Inquérito Civil Público contra o Aqui PE realizou sua primeira Audiência Pública

October 10, 2017

Se 10 pessoas passarem por uma mesma situação, vamos ter 10 versões sobre o que aconteceu. Narrar é mais do que contar um causo, é construir mundos, contextos, onde os acontecimentos se encaixam. A narrativa, então, diz muito mais sobre o narrador do que sobre o fato. O que aconteceu serve como ponto de encontro para que opiniões e visões de mundo se aproximem ou se confrontem.

 

O jornalismo é uma forma muito poderosa de narrar o mundo.
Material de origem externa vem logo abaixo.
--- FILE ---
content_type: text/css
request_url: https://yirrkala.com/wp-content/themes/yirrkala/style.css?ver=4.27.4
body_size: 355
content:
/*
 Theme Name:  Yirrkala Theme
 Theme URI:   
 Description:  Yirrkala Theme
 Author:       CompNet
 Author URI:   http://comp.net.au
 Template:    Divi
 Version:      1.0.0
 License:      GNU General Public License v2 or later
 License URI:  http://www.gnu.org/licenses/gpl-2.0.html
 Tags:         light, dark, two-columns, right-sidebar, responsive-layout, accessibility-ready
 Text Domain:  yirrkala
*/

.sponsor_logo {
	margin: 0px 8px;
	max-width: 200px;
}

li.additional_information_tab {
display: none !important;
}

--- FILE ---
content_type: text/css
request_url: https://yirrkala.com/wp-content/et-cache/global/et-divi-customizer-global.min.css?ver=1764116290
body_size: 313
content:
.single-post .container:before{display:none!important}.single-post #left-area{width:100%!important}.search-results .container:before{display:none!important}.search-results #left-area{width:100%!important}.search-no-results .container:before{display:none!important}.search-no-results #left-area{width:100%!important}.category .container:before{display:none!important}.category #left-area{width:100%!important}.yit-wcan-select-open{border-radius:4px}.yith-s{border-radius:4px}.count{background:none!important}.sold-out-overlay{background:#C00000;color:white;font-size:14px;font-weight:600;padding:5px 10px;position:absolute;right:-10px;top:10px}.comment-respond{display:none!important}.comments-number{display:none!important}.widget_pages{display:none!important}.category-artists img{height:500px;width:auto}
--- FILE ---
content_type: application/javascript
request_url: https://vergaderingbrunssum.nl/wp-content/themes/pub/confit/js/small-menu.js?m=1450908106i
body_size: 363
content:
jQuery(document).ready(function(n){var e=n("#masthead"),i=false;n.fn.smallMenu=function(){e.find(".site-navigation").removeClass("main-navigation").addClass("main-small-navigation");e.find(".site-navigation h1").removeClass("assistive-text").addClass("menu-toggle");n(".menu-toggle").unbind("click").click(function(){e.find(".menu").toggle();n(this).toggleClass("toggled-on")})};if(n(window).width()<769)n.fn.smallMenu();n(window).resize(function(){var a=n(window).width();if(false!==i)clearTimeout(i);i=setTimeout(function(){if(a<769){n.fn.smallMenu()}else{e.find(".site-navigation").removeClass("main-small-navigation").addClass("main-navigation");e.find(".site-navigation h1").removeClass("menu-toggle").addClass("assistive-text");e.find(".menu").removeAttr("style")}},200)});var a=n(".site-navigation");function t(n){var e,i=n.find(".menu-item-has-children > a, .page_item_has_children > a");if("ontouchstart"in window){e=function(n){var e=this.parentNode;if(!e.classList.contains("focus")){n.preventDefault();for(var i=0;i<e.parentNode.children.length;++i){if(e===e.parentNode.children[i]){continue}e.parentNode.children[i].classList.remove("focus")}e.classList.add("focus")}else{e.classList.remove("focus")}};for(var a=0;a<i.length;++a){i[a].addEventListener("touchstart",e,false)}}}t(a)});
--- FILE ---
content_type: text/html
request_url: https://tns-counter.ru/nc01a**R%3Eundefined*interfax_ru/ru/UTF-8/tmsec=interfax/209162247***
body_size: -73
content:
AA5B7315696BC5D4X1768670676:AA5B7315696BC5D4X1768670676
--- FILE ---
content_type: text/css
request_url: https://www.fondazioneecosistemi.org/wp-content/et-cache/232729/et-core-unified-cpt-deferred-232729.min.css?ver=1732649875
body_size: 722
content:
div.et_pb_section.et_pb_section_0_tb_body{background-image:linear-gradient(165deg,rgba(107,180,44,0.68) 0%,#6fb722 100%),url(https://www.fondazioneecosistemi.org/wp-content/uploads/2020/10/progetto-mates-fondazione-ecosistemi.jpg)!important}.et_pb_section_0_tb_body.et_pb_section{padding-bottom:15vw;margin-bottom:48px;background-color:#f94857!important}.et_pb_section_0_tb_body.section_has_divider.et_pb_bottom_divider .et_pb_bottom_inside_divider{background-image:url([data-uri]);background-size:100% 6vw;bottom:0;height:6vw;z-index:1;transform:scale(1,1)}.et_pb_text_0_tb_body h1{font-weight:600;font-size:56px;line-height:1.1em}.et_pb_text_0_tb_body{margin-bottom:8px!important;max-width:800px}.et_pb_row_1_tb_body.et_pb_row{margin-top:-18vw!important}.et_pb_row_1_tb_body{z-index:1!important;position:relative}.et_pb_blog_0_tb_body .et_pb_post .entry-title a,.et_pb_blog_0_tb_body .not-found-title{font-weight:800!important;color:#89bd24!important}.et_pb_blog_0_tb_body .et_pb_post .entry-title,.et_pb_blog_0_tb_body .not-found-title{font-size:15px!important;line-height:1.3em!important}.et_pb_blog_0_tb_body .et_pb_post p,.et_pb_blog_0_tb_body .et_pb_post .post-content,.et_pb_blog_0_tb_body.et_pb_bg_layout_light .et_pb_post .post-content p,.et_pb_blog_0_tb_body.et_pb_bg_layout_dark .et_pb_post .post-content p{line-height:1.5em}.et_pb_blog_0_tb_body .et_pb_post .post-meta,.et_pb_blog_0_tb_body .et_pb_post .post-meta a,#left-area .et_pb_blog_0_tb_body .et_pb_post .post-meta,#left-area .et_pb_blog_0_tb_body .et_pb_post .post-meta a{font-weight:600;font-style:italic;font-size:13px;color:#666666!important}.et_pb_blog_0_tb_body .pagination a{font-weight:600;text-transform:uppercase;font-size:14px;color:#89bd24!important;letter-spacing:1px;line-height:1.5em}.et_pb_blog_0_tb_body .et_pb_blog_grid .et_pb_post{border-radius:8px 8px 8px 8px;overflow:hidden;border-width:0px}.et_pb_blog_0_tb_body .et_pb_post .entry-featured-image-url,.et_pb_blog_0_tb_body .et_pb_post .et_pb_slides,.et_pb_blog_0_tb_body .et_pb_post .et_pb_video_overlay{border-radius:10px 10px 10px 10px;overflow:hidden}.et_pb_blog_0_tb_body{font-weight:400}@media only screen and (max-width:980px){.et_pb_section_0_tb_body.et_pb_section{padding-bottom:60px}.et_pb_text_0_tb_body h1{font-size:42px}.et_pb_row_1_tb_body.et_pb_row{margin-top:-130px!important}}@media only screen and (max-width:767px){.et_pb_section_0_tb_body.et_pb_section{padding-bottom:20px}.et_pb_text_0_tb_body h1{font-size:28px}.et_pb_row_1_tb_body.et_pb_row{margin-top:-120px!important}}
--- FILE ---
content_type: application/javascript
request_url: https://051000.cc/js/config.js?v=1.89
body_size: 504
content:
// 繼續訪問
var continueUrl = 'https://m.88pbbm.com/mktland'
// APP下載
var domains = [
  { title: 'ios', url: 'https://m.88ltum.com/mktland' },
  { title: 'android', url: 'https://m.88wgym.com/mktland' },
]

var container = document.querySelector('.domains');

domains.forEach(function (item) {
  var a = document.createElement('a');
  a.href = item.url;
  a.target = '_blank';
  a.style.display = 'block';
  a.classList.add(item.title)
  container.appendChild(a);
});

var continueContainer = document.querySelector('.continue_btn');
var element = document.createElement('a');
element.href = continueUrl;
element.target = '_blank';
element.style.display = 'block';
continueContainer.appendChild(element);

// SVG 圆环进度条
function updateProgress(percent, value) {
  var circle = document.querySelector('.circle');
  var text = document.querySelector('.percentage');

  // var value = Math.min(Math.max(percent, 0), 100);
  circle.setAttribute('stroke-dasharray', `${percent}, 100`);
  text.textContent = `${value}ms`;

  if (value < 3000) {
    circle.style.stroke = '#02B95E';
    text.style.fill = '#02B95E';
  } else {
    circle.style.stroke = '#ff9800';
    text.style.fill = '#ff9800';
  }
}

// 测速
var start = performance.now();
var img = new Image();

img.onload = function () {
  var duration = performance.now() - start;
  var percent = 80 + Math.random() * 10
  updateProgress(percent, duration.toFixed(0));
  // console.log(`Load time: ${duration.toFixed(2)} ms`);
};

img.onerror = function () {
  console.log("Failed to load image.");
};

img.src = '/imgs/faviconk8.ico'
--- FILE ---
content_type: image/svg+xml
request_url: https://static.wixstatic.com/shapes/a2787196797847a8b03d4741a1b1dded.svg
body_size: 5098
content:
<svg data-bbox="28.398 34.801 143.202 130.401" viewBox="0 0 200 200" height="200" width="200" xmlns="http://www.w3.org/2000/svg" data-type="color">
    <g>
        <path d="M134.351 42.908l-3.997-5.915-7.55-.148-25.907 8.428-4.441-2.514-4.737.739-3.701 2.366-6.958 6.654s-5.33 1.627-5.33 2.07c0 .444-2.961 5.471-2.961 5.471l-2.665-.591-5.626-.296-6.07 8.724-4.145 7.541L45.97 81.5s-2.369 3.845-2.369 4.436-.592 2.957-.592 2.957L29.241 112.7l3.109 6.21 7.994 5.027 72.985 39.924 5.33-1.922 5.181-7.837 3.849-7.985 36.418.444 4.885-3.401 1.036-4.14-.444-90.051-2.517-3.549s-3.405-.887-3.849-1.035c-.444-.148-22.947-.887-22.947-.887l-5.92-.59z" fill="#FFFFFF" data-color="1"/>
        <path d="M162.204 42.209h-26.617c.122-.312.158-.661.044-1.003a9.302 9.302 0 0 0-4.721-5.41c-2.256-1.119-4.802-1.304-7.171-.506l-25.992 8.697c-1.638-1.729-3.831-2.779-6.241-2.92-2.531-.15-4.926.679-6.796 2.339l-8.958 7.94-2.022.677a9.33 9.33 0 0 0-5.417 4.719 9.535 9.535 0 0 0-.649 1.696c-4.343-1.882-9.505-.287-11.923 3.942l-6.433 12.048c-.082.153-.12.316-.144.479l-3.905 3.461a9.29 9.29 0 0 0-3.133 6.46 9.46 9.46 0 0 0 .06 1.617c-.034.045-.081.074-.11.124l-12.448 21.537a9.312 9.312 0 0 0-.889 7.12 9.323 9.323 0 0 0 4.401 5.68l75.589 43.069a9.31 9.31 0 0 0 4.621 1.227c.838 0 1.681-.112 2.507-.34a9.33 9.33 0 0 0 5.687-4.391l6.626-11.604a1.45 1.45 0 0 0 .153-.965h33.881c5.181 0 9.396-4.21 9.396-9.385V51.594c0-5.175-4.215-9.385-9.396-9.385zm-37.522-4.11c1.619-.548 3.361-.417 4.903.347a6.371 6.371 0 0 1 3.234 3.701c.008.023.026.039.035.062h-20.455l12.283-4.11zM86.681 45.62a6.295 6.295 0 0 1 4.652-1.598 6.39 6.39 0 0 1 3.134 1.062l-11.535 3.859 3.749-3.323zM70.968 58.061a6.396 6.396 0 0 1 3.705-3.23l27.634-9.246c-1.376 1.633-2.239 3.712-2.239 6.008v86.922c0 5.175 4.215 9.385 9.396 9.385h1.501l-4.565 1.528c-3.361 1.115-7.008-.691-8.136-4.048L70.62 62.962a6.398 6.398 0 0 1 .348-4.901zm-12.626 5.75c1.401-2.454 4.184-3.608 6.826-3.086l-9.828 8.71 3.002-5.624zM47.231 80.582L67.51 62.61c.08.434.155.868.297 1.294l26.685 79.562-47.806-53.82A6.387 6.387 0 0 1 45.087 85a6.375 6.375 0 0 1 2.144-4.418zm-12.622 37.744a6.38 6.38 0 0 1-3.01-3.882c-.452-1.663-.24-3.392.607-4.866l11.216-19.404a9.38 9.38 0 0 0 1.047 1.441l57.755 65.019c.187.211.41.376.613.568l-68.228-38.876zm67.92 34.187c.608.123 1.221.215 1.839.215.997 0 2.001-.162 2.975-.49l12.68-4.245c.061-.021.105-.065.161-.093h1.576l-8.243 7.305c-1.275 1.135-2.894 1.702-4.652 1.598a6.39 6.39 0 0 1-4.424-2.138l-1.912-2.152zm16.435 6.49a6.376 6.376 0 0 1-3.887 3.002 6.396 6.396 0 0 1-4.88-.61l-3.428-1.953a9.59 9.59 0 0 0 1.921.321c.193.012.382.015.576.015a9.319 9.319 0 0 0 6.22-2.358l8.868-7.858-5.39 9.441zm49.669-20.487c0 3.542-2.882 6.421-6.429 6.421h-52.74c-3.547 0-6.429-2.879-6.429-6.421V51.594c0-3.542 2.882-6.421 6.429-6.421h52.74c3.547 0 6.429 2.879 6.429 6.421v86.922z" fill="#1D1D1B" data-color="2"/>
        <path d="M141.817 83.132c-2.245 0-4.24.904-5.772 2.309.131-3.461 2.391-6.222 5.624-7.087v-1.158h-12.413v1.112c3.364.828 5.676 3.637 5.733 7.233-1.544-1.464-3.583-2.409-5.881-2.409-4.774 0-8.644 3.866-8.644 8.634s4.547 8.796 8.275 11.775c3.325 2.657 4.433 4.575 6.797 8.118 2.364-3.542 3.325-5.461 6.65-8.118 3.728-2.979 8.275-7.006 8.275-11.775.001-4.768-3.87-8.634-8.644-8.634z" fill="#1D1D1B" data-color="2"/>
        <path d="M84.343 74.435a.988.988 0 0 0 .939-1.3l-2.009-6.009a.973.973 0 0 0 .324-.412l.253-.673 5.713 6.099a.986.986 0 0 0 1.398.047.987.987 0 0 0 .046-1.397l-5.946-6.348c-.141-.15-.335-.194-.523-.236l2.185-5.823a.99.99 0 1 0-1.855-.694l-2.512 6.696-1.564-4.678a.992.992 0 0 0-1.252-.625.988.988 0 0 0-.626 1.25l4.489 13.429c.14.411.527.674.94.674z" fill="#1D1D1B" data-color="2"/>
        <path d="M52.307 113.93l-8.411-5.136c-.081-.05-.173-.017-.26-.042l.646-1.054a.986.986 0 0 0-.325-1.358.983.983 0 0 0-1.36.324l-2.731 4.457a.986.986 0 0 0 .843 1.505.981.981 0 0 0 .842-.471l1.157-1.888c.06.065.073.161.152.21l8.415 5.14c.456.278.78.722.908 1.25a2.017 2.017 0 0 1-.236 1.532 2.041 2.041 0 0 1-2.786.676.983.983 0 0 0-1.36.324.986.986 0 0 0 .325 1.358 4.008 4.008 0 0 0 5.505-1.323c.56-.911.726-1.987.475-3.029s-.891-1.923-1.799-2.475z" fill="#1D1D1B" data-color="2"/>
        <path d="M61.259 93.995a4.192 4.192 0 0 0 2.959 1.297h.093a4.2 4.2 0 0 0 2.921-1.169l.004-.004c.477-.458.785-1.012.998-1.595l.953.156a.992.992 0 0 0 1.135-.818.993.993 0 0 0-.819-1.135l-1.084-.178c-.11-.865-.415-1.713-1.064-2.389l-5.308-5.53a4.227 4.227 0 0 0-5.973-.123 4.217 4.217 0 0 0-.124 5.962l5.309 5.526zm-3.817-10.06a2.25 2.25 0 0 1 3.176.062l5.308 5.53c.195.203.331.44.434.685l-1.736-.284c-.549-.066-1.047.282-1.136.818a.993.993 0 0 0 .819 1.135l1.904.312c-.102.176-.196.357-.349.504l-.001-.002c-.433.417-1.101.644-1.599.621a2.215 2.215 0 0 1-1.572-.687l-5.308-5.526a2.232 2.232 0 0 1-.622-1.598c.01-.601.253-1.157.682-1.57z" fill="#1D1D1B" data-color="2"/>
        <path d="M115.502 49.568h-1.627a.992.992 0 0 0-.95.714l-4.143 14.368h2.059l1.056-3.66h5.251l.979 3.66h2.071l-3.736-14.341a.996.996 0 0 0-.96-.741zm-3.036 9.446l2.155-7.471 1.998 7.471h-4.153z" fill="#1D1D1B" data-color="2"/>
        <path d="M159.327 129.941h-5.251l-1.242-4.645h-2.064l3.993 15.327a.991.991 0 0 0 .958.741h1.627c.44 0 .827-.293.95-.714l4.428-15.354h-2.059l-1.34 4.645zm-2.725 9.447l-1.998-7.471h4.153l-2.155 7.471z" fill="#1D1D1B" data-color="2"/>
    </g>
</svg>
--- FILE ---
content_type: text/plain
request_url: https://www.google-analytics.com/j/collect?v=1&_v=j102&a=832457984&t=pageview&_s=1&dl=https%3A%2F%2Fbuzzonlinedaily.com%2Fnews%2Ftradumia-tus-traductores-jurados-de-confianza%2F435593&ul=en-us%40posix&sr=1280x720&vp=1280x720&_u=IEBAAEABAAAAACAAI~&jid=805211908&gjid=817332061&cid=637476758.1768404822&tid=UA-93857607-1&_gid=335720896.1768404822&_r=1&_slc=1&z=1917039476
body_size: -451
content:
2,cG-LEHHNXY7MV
Poderosa porque sua mensagem chega a muitas pessoas, de forma massiva e sob o “véu” de extrair e comunicar exatamente o que acontece.  

 

O perigo do jornalismo e da massificação das histórias contadas por essas grandes e poucas empresas que dominam as narrativas no Brasil é o mesmo “Perigo da História Única”, descrito pela escritora nigeriana Chimamanda Adichie, que você confere aqui:

 

 


 

Histórias contadas da mesma forma, repetidas vezes, por anos e anos, empobrecem e limitam o nosso mundo.

 

Quando um jornal popular, que chega às classes sociais com maior carência de direitos e com baixa cidadania,  traz em seu conteúdo o corpo morto de uma mulher negra, jogado ao chão, com sua genitália exposta, a notícia pode até ser o assassinato de uma mulher, mas a mensagem é outra, ainda pior.

 

A mensagem é a que mulheres negras podem ser assassinadas, estupradas e que seus corpos, totalmente violados, ainda servem para vender jornal, ainda servem ao mercado. Todas as formas de violência são naturalizadas, passam a caber em mundos, deixam de ser passíveis de serem combatidas e passam a ser justificadas.

 

No mundo criado pelo jornal Aqui PE, Diana não é uma mulher que teve sua vida interrompida, uma pessoa assassinada a quem a sociedade deve justiça. Ela é um objeto que atrai curiosidade, não empatia. Assim como ela, também não é digna de empatia a mulher que morre nas mãos do marido, a que é agredida, estuprada, violentada. As negras e pobres, menos ainda.

 

A abordagem do jornal feriu o Código de Ética dos Jornalistas, a Constituição Federal e rendeu a abertura de um Inquérito Civil Público, instaurado pelo Ministério Público de Pernambuco, a pedido de mais de 20 entidades de luta pelos Direitos Humanos e do Sindicato de Jornalistas de Pernambuco.

 

Mais informações sobre o inquérito você encontra aqui

A nota de repúdio e pedido de retratação do Aqui PE, elaborada pelas entidades, você encontra aqui

 

 

 

Na última sexta-feira, (06/10), cumprindo a primeira etapa do Inquérito, foi realizada uma audiência pública na Promotoria de Promoção e Defesa dos Direitos Humanos do Ministério Público de Pernambuco. A ata da audiência você encontra aqui. 

 

 

 

Como encaminhamento da audiência, foram sugeridas ao Aqui PE, pelas entidades participantes, algumas propostas, como forma de reparar o dano causado com a publicação:

  1. retratação na capa do Aqui PE,

  2. publicação de uma série de reportagens sobre a garantia de direitos no meio impresso e nas redes sociais, com destaque para direitos da população negra e socioeconomicamente excluída,

  3. apoio na realização de um seminário sobre direito à comunicação,

  4. capacitação da equipe para que episódios como este não aconteçam novamente

  5. Divulgação de campanha, nas redes sociais, sobre direitos humanos

 

 

No próximo dia 23, uma segunda audiência será realizada no MPPE. Na ocasião, o jornal Aqui PE dirá quais sugestões acatará.

Vamos seguir acompanhando o processo e na luta contra violação de direitos, cometidos pelas empresas de comunicação.